All we need for this approach to work is a few good brains. While a normal brain would suffice, assuming it is no longer of use to its former owner, this would only allow detection of the general rate of somatic mutation in the nervous system without reference to disease. Ideally, it would be best to investigate both normal brain tissues and brain tissues from individuals with clearly documented diseases, akin to what is now being done with cancer genomes. Multiple samples from distinct brain regions, some representing specific cell lineages, would be best compared in parallel to constitutional DNAs from the same individuals, to document their personal neuronal somatic genome. In some disease states, certain neuroanatomic features have already been described that could serve as a focus for sequence analysis.

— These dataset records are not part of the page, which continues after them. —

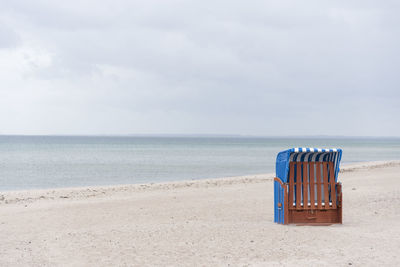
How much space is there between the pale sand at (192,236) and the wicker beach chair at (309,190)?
397mm

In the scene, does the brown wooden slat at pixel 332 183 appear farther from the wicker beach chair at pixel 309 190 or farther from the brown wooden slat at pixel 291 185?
the brown wooden slat at pixel 291 185

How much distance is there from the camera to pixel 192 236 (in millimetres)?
9008

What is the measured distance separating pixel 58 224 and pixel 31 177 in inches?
865

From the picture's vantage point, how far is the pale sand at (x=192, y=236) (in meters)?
7.45

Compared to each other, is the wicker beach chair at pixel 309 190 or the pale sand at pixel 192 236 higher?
the wicker beach chair at pixel 309 190

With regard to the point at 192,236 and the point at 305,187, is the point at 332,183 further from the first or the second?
the point at 192,236

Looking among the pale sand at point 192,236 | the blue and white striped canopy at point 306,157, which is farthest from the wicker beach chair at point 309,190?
the pale sand at point 192,236

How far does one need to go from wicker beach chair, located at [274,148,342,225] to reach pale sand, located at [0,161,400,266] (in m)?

The information gleaned from deconstructing the somatic brain could be a “game changer” in our understanding of so many uniquely human, devastating conditions. All it takes is the will (and, of course, a substantial commitment of funding).
Tom Curran is deputy scientific director of the Children’s Hospital of Philadelphia Research Institute and professor of pathology and laboratory medicine at the Perelman School of Medicine at the University of Pennsylvania. Currently, the Curran laboratory studies brain development and pediatric brain tumors.